Joel Silva

Personal information
- Full name: Joel Alberto Silva Estigarribia
- Date of birth: 13 January 1989 (age 37)
- Place of birth: Carapeguá, Paraguay
- Height: 1.84 m (6 ft 1⁄2 in)
- Position: Goalkeeper

Team information
- Current team: Deportes Quindío
- Number: 30

Youth career
- Guaraní

Senior career*
- Years: Team / Apps / (Gls)
- 2007–2012: Guaraní / 112 / (0)
- 2013: → Luqueño (loan) / 35 / (0)
- 2015–2018: Deportes Tolima / 135 / (0)
- 2018–2019: Deportivo Capiatá / 39 / (0)
- 2019–2020: Olimpia / 0 / (0)
- 2022–2023: Fernando de la Mora
- 2025: River Plate
- 2026–: Deportes Quindío

International career^{‡}
- 2011–: Paraguay / 7 / (0)

= Joel Silva (footballer, born 1989) =

Paraguayan footballer

Joel Alberto Silva Estigarribia (born 13 January 1989) is a Paraguayan international footballer who plays as a goalkeeper for Colombian club Deportes Quindío.
==Career==
Born in Carapeguá, Silva has played for Guaraní, Luqueño and Deportes Tolima.
He made his international debut for Paraguay in 2011, and appeared at the 2009 FIFA U-20 World Cup where he was the team captain.

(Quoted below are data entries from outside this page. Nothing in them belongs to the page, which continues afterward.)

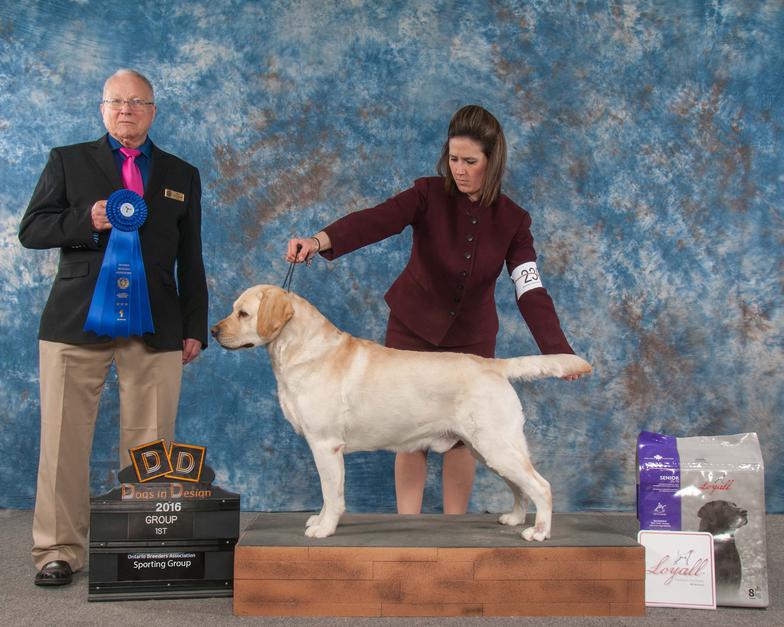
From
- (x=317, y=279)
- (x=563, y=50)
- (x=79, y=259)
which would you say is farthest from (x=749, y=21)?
(x=79, y=259)

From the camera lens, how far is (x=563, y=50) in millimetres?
4719

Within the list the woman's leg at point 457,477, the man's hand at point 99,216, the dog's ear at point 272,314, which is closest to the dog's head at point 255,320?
the dog's ear at point 272,314

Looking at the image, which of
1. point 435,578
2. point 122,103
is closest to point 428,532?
point 435,578

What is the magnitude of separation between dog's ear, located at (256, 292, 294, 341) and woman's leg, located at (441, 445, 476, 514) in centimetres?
108

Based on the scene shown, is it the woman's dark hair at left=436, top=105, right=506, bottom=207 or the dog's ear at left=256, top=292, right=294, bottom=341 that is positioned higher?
the woman's dark hair at left=436, top=105, right=506, bottom=207

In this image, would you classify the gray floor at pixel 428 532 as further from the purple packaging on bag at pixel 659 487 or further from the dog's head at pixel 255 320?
the dog's head at pixel 255 320

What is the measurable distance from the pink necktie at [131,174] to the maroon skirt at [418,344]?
1.22 metres

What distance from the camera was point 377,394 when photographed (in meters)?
2.88

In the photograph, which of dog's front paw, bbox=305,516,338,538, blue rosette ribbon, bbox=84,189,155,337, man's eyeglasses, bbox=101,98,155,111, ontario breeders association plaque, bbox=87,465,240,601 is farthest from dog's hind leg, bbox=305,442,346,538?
man's eyeglasses, bbox=101,98,155,111

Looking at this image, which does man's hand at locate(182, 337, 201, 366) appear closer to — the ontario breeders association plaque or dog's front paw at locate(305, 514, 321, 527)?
the ontario breeders association plaque

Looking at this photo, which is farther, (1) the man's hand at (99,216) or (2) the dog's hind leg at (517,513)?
(2) the dog's hind leg at (517,513)

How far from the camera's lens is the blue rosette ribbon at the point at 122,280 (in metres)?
3.02

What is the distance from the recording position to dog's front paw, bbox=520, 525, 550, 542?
9.23 ft

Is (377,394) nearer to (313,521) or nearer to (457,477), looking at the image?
(313,521)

After leaving Deportivo Capiatá, Silva played for Olimpia (2019–2020) and Fernando de la Mora (2022–2023) in Paraguay, before a spell at River Plate of the Paraguayan División Intermedia.

On 29 January 2026, Silva returned to Colombian football, signing with Deportes Quindío of the Categoría Primera B on a contract until December 2026.